AIM: Which lines in the items below contain the word "cabinet"? Copy each such line in full.

THE DATA:
╔══

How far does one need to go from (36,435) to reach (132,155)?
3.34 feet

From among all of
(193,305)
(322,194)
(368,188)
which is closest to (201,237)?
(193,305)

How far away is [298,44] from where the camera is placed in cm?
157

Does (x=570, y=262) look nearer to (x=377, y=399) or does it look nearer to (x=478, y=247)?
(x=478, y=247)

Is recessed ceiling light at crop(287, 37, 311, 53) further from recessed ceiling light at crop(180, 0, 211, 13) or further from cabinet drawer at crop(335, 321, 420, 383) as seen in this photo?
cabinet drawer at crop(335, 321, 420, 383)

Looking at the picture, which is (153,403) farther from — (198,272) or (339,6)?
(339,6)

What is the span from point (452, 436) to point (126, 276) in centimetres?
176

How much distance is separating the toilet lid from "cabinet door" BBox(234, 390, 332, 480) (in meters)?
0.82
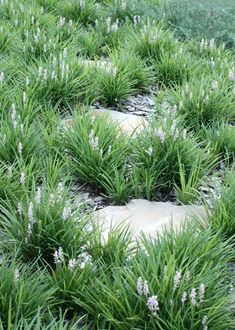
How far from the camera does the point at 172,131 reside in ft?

╚══
╔══

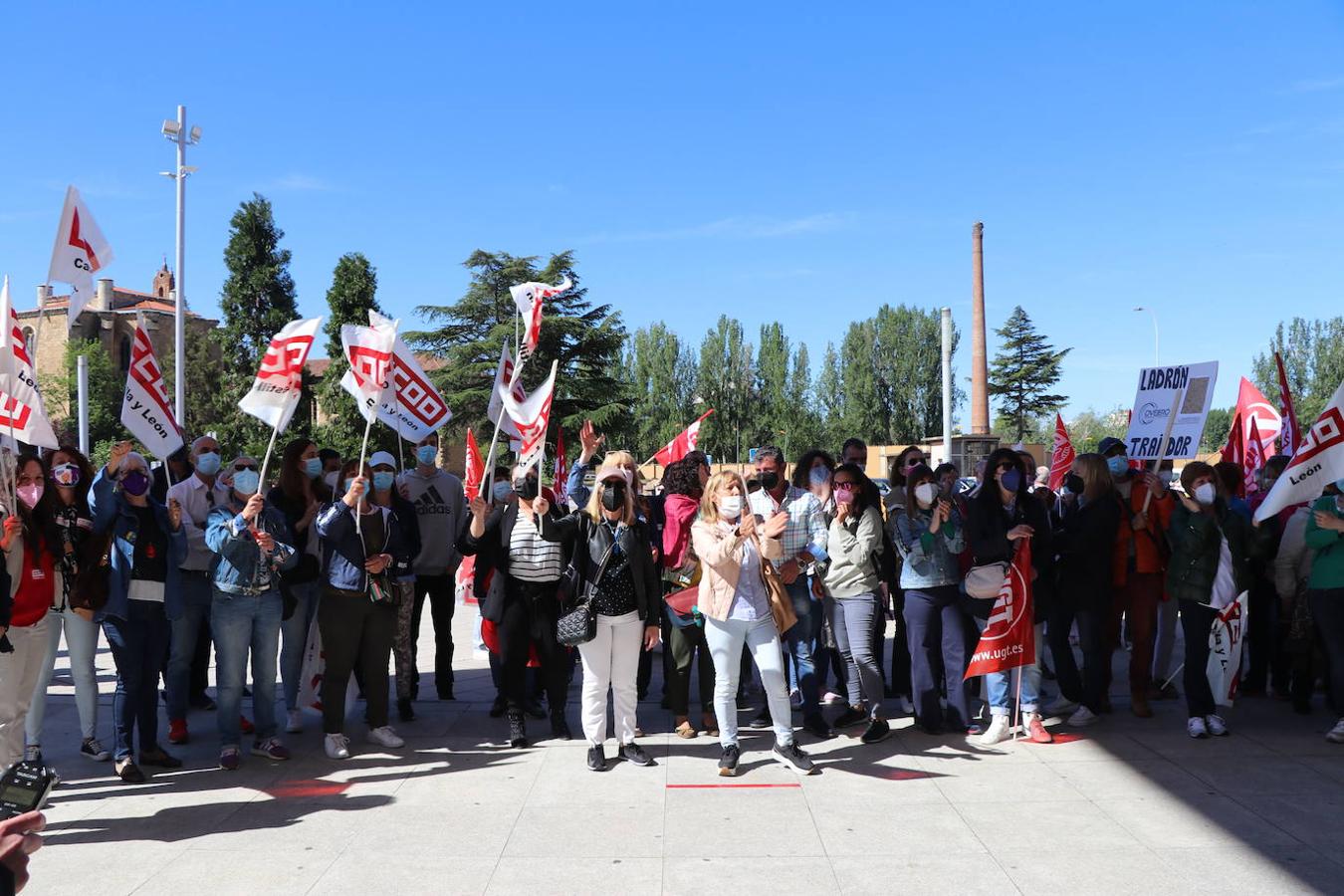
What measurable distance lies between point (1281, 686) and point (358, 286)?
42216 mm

╚══

PROBLEM SOLUTION:
Is recessed ceiling light at crop(287, 37, 311, 53) further from recessed ceiling light at crop(180, 0, 211, 13) or further from cabinet drawer at crop(335, 321, 420, 383) as seen in this photo?
cabinet drawer at crop(335, 321, 420, 383)
How much distance is separating the toilet lid from "cabinet door" BBox(234, 390, 332, 480) (in meters)?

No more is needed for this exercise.